パンデミックによる「行動変容」
推理小説を読むように、渡辺さんは「謎」を解いていく。
失業率とインフレ率の関係を示した「フィリップス曲線」という経済学者の常識も通用しない事態。そこで、渡辺さんが注目したのが、労働者や消費者の行動の変化、つまり「行動変容」だ。
浮かび上がってきたのが、「同期」というキーワードだ。
ウイルスとの闘いにおいて、世界中の誰もが同じ行動をとってきた。ステイホームがその最たるものだ。すべての国を同じ現象が同時に襲うという、ありえないことが起こったため、多くの人が同じ行動をとる「同期」という現象が起きた、と説明する。
通常、人々の経済行動は「同期しない」のだという。「捨てる神あれば拾う神あり」で、誰かが何かの行動をとれば、それとは真逆の行動を別の誰かがとることによって、経済は全体として安定が確保される。株式の売買も同様だ。個々人の売りが完全に同期すれば、大暴落が起こってしまう。

○ ○ ○ ○ ○

> [課題内容]:
次の記述(a)〜(c)がページ抜粋の内容と一致するかを「はい」か「いいえ」で答え、判断の決め手となる抜粋の語句を正確に引用せよ。(a) 渡辺さんは労働者や消費者の行動の変化に注目した。(b) 通常、人々の経済行動は同期する。(c) 個々人の売りが完全に同期すると、株式市場は安定する。

> [提供資料]:
○ ○ ○ ○ ○

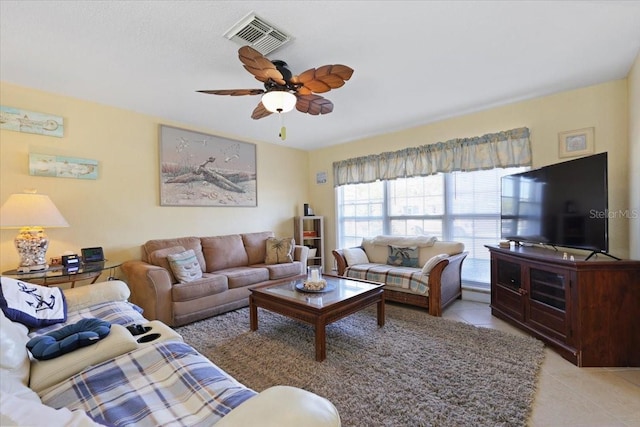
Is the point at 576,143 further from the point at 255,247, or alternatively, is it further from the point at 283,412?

○ ○ ○ ○ ○

> [課題の結果]:
(a) はい。「渡辺さんが注目したのが、労働者や消費者の行動の変化」
(b) いいえ。『通常、人々の経済行動は「同期しない」のだという』
(c) いいえ。「個々人の売りが完全に同期すれば、大暴落が起こってしまう」